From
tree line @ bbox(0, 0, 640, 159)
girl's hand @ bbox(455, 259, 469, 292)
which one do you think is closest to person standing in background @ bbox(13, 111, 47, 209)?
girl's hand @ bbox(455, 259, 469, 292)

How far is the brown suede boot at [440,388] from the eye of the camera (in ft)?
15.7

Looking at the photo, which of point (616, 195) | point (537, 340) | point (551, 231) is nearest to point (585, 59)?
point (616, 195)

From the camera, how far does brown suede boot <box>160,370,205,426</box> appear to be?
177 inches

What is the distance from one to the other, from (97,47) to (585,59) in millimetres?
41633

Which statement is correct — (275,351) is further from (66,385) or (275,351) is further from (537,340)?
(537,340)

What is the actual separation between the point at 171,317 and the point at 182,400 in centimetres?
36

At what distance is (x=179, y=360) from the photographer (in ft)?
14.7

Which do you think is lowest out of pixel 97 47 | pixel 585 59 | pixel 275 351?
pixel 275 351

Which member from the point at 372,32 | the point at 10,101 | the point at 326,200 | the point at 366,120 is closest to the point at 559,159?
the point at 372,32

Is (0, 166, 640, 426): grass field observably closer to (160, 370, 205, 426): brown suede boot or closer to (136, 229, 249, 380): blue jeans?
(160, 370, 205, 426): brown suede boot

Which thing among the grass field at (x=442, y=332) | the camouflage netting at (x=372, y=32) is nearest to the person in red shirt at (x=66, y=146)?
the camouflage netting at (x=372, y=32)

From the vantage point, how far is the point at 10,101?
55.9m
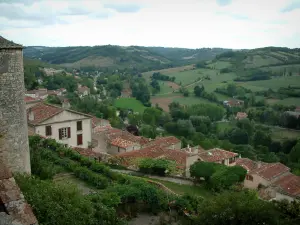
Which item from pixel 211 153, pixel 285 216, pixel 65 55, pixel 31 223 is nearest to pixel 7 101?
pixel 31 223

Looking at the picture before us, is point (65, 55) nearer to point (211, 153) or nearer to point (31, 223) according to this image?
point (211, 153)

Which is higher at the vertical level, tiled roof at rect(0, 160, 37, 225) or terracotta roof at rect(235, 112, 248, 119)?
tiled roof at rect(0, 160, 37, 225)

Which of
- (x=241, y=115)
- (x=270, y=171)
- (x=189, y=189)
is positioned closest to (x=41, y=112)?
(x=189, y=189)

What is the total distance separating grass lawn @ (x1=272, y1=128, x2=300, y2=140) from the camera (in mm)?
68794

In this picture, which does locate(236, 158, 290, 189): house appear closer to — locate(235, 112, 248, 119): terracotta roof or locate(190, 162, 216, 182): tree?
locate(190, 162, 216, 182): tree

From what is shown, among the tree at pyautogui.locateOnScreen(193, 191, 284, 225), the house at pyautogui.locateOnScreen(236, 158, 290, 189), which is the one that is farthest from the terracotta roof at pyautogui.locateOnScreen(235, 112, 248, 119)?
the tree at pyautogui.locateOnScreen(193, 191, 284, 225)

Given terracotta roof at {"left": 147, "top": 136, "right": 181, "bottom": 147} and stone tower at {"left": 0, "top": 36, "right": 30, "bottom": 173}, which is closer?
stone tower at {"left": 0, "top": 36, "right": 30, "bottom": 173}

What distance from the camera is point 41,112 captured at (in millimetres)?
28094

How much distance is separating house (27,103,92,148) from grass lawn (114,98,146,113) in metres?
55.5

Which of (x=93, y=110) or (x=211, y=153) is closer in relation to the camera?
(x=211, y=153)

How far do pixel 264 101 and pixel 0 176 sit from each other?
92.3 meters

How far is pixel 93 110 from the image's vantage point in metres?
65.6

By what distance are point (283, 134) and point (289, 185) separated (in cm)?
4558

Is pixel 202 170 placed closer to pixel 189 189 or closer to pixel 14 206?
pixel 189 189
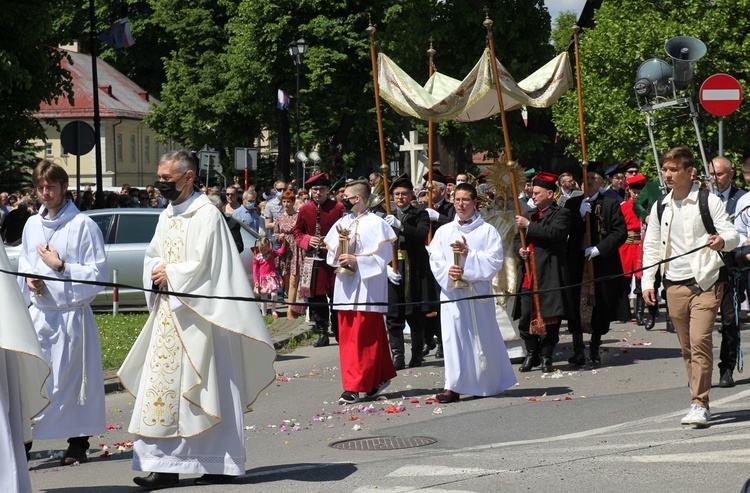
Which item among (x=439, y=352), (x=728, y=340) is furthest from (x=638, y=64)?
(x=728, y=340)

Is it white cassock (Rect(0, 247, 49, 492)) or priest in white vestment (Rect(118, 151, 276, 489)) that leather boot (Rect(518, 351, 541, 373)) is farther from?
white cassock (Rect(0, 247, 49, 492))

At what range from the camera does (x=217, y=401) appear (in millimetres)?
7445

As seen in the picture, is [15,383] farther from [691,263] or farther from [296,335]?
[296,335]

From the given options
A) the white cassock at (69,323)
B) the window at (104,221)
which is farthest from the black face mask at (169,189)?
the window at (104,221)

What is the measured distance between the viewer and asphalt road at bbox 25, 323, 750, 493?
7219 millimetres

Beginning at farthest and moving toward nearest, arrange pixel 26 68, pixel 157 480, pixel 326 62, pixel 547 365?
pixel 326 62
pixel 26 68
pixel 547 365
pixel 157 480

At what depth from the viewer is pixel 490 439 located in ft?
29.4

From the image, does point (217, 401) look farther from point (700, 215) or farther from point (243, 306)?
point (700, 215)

━━━━━━━━━━━━━━━━

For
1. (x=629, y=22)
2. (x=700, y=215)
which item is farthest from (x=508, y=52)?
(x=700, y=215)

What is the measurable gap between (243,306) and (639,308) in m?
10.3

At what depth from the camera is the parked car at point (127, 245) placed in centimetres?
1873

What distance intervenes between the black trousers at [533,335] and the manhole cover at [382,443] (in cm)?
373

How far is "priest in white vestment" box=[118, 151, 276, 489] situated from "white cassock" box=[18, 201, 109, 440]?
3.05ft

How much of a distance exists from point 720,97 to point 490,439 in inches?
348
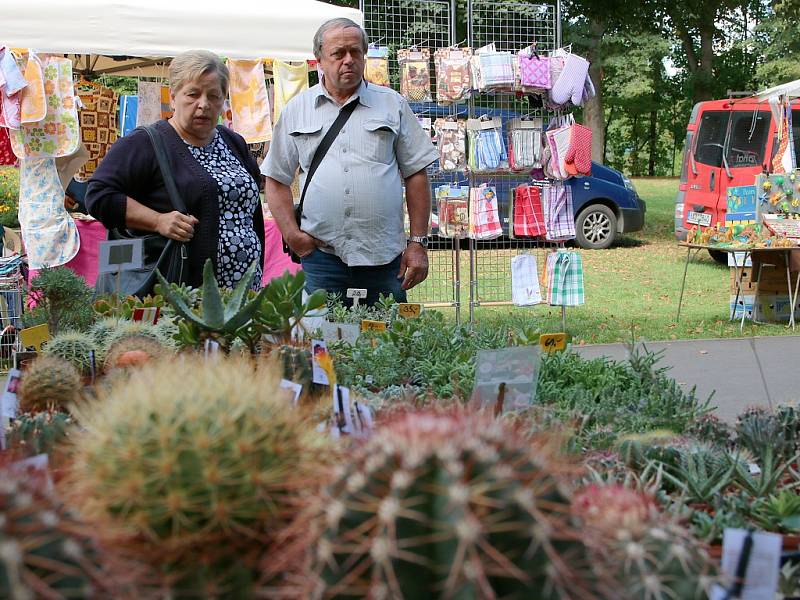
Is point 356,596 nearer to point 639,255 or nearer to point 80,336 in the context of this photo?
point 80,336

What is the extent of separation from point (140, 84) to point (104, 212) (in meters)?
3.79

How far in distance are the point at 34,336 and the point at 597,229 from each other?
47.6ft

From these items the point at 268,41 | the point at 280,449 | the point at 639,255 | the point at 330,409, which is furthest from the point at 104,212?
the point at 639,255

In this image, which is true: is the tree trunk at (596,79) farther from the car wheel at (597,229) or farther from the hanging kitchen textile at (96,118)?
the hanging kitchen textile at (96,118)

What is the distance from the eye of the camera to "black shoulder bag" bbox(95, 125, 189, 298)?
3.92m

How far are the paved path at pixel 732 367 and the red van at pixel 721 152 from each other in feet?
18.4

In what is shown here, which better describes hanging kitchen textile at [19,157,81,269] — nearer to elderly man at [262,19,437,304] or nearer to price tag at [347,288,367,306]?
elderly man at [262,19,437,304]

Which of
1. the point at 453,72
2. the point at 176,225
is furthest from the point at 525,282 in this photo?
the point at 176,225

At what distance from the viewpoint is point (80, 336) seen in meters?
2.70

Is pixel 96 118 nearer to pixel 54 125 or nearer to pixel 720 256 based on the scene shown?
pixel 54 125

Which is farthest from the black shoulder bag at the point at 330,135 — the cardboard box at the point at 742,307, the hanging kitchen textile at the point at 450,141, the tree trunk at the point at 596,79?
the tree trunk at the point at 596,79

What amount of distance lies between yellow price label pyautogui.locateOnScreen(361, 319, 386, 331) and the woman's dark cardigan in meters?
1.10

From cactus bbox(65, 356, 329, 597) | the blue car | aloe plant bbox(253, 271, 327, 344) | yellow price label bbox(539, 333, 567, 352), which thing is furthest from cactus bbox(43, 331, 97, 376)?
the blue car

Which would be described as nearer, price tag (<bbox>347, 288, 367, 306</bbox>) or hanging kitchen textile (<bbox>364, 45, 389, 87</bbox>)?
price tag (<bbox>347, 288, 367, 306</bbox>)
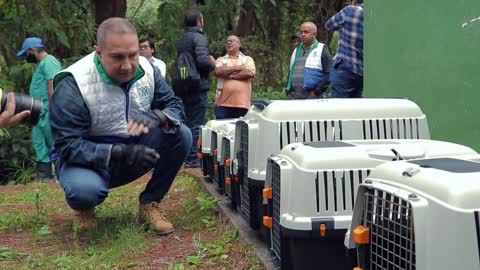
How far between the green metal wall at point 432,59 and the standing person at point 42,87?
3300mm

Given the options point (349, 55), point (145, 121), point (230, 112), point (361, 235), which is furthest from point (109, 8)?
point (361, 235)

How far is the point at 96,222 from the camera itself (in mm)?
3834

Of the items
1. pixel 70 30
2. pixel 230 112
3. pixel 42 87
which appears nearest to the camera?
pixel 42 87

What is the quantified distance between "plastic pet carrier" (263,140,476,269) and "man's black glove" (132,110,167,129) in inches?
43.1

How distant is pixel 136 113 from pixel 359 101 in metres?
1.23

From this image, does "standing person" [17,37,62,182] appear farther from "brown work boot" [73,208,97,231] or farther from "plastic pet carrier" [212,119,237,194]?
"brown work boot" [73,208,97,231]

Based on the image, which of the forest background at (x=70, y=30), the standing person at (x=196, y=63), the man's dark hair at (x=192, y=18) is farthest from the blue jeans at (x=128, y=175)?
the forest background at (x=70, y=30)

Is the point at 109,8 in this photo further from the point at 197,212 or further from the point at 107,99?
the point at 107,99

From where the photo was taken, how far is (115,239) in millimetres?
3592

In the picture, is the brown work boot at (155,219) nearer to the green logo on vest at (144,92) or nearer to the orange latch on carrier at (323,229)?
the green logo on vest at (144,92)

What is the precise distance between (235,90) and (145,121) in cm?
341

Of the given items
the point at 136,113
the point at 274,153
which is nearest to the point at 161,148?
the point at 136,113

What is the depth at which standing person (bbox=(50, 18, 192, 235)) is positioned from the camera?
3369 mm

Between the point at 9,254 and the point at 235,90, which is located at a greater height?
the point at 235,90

━━━━━━━━━━━━━━━━

Enunciado: ¿En cuántas líneas de las filas de arriba aparece la cadena "centimetres", teniendo en cuenta mayúsculas y minúsculas? Responde solo con el número.

Respuesta completa: 2